While there’s no one answer as to when you should consider a change of roles, companies, or industries, the sign posts that lead the way out of burnout point towards something unresolvable in the current situation no matter how much support you receive, self-care you do, or even how well you manage the demands.  You simply won’t be able to feel like the results you are getting are right or enough.  When you see those signs, then maybe it is time for a change, so you can leave burnout behind.

Burned Out or Overwhelmed

I sat back down at my desk and stared at the screen.  I had plenty to do – too much in fact.  I was painfully aware that I couldn’t get everything done in the timeframes that I wanted to get them done in.  That should be good motivation to get busy and get done what I could.  However, that wasn’t the case this day.  What I realized was that I had become overwhelmed with the work that needed to be done, and I was dangerously close to pushing myself into burnout if I wasn’t careful. 

Overwhelmed

We’ve all experienced those times when our commitments – both internal and external – have outstripped out resources.  We’re juggling, and we’re in that fleeting moment when we know we’re going to drop some balls, it just hasn’t happened yet.  It happens to everyone, but we’ve not let go yet.

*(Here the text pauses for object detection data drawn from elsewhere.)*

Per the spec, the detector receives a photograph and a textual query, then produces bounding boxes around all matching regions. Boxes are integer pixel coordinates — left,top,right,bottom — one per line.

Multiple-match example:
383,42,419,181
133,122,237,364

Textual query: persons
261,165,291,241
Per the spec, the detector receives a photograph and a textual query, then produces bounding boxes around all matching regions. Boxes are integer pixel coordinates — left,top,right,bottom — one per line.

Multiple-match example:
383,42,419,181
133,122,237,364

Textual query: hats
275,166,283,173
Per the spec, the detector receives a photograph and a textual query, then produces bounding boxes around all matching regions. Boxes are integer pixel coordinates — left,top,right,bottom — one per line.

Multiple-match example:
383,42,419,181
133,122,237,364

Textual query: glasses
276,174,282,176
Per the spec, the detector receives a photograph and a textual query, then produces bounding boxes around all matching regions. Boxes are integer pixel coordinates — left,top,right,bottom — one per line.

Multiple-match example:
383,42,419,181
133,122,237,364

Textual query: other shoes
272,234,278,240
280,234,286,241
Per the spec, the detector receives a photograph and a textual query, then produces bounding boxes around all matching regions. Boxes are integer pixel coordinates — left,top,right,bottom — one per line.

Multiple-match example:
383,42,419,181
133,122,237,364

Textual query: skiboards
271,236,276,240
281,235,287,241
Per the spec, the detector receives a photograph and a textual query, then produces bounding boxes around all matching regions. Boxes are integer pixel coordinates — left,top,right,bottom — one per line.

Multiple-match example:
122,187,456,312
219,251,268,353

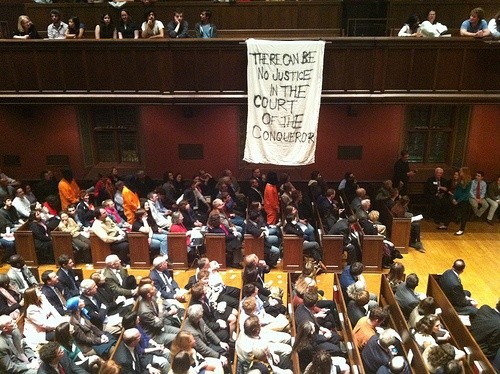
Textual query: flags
241,36,327,167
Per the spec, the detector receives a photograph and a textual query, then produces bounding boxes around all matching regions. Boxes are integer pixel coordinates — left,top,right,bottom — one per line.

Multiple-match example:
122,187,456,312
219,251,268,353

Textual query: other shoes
320,262,327,271
438,224,447,229
232,263,244,269
410,241,425,252
5,259,10,264
456,230,464,235
485,218,492,225
469,212,475,221
477,217,481,222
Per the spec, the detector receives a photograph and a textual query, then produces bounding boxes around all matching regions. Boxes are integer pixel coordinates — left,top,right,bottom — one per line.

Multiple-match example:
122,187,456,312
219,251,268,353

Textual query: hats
209,261,220,270
153,254,168,268
172,353,191,374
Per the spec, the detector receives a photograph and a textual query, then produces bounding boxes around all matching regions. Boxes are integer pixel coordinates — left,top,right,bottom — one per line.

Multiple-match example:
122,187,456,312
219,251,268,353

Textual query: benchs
15,192,500,373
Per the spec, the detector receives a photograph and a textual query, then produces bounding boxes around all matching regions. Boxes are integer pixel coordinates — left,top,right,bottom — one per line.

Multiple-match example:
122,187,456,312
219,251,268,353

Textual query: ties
21,268,33,288
92,296,100,309
162,272,177,294
58,363,66,374
54,286,67,307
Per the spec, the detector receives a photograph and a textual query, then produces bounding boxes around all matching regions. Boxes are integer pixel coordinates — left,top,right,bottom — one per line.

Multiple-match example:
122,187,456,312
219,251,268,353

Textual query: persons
451,166,472,236
425,168,454,229
420,8,448,38
485,176,500,226
469,171,489,221
398,14,424,38
447,171,463,222
460,7,491,38
488,11,500,37
0,165,500,374
11,0,219,41
391,149,418,196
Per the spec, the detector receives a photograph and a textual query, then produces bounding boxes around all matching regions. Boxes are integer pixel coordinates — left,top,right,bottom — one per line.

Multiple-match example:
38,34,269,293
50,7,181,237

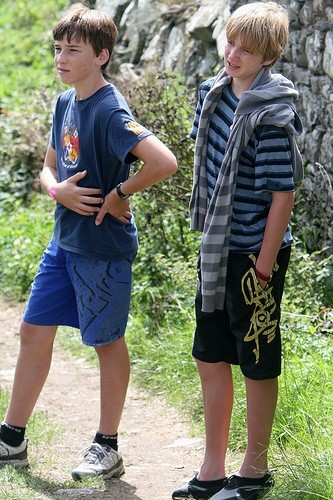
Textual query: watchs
255,268,272,282
116,182,133,200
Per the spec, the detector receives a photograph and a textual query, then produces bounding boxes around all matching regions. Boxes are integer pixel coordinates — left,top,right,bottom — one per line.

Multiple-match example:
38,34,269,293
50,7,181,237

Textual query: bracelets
50,184,56,201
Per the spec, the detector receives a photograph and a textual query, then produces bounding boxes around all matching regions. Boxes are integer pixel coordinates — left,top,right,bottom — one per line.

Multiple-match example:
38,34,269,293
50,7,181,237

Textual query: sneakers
72,441,125,480
0,438,29,466
172,477,229,500
209,473,275,500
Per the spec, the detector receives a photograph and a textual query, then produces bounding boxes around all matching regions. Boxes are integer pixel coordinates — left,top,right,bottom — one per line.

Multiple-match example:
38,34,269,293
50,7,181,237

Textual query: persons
0,4,178,482
171,2,304,500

One of the natural outcomes of being overwhelmed is to stop.  Like a deer in headlights, we don’t do anything.  We can’t move from where we are.  It’s breaking free of doing nothing that can be the hardest part and the most essential to escaping both being overwhelmed and the potential burnout it can spawn.

Deciding What to Drop

The first step is figuring out what to let go of.  Here are four strategies to release the pressure and stop being overwhelmed:

  • Do Less – Buy a greeting card for a friend rather than making a custom one.
  • Do It Later – Move back the deadline that you’ve got to get something accomplished.  The project that you wanted to get done this month can wait until next.
  • Delegate – Get someone else to help get it done.  Maybe they won’t do as good a job at it, but you just can’t get it done now.
  • Drop It – Decide that you can’t do it now or in the foreseeable future.  Even if it’s something you want to do, realize that you just can’t.

It’s not easy to decide what to let go of – but until you do that you may be stuck staring at your screen asking what is next.

The Next Best Thing

With the relief that you’ve released one of the things on your plate, you’re often not out of the woods yet.  Instead, you’ve got a brief reprieve so that you can move forward on the next best thing.  With a bit of breathing room, you can decide what thing you need to work on next.  What thing can you accomplish and get off your plate so you don’t have to worry about it any longer?  If you’re committed to doing it, it doesn’t matter if it’s the biggest, hardest, or even the most important thing that you must do.  It just needs to be accomplishable.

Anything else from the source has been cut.